Note
You must be registered as a manager for the project.
Select New Project in the Global Navigation bar.
Enter a name for the project. Choose a name that will be meaningful to you and your annotation team.
Select a Template type from the drop down menu. The templates are predefined and customized for each type of project.
Add annotators (and adjudicators) to the project. Click on Add/remove annotators to select from the users in the system. Users must be added to the system before you can add them to a project.
Configure the project. Each template type has its own set of configuration options.
Create.
Your new project will appear in the Project List.
Each template type has its own set of configuration options. In many cases the defaults will be acceptable. Here we list the options most likely to require adjustment.
All Templates:
Model Language: The language of the samples.
Hide Eval Predictions: By default, the Active Learning server offers suggested annotations for each sample. Suppress these on the samples in the evaluation set to avoid biasing the human annotators. Setting this option tells the Studio to only display suggestions for samples in the training set, and not for those in the evaluation set.
Prioritize Partially Annotated Docs: Prioritizes the samples presented for annotation such that full documents are completely annotated.
Show Token Boundaries: This option only affects the presentation of the text samples. When turned on, each unannotated span is underlined to make it easier to see the token spans.
Mouse Full Token Selection: When you click on or select part of the text, the entire token is selected.
NER-Rosette:
-
Use Basis Training Data: When training the model, include the training data used to train the statistical model shipped with Rosette Entity Extractor. When this option is selected, new labels cannot be added to the project. If you are creating a project to train a model to extract new entity types (defining new labels), do not select this option.
Note
The time to train the model when Use Basis Training Data is selected may be a few minutes longer than without the extra training data, The time is determined by the number of annotated documents as well as the language.
Train Case Sensitive Model: Determines whether the trained model will be case-sensitive or case-insensitive. The default is case-sensitive (checked).
Most project configuration options can be changed after the project is created. Click on the project menu in the upper right corner of the project and select Configure. Some options, such as model language and use Basis training data, cannot be changed once the project has been created.
Note
You must be registered as a manager for the project.
Annotation is a process of assigning labels to parts of documents. The set of labels, as well as the words or parts of words assigned to the label, depends on the type of annotation task.
For named entity recognition (NER), the labels are the entity types the model is being trained to extract. The predefined entity types are automatically determined by language.

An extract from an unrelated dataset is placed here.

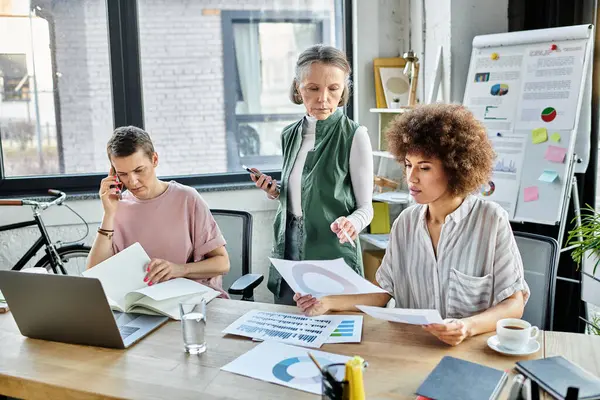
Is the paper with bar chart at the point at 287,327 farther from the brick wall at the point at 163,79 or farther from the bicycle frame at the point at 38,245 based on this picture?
the brick wall at the point at 163,79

To define a label provide the following information:
Code: This is a brief name for the label. By convention, it is usually uppercase and about three letters. This will be used internally and in places where the UI shows a label in a brief form.
Caption: A longer user-friendly name for this label, usually one or two words long. It should be descriptive, but reasonably short.

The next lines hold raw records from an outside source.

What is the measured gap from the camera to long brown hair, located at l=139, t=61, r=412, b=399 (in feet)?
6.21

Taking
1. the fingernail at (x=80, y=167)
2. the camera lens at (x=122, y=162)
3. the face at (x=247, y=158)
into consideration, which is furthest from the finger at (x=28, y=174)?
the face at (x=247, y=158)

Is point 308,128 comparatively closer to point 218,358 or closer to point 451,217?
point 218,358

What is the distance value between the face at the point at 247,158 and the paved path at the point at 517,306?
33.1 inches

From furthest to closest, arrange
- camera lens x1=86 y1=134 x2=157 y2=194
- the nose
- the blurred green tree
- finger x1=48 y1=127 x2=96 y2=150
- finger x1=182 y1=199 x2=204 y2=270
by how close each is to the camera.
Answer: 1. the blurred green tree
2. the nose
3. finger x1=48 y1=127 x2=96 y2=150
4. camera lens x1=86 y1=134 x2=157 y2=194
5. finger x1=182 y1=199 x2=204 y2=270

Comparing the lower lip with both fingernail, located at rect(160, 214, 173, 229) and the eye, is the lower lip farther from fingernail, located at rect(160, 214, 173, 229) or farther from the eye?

Color: The color used for annotations of this label. You can accept the default color or assign a color.
Include in Model Training: If the model being trained should use the annotations which use this label, this box must be selected.
You can add a label or edit existing labels after the project has been created.
-
To add a new label, select Add Label from the list of labels, fill in the form, and Add. If the annotations with the label should be used in training, check the box for Include in Model Training.
Note
If Use Basis Training Data was selected when the project was created, you cannot add new labels to the project. the Add Label option will not be displayed
To edit an existing label, click on the label in the list of labels. Change any of the fields and Save.
To delete a label, click on the label in the list of labels and select Delete. You can only delete a label if there are no annotations for it. Once the label has been assigned during annotations, it cannot be deleted from that project.
Warning
The Studio will not prompt you to re-annotate samples when a new label is added.
Note
You must be registered as a manager for the project.
Select Add Document in the action bar at the bottom of the project’s dashboard.
(Optional) Give the document a name. Some documents are named automatically; for example, each file in an ingested zip file will create a document named with the filename.
-
Add one or more documents.
(Optional) Assign annotators. By default, each added document will be given to all the annotators currently assigned to the project. If you add annotators to the project later, they will not be automatically be given documents that were added earlier.
-
Add the documents into the project and select whether the document(s) will be used for training or validation.
Add for training: documents used to train the model
Add for validation: gold data used to test the model's accuracy
Add (auto-split): automatically assign documents to the training and validation sets
Note
Documents that are identical will be merged. For pure-text documents it automatically deduplicates documents. For .adm documents, which may include prior annotations or metadata, the additional data is merged into a single document.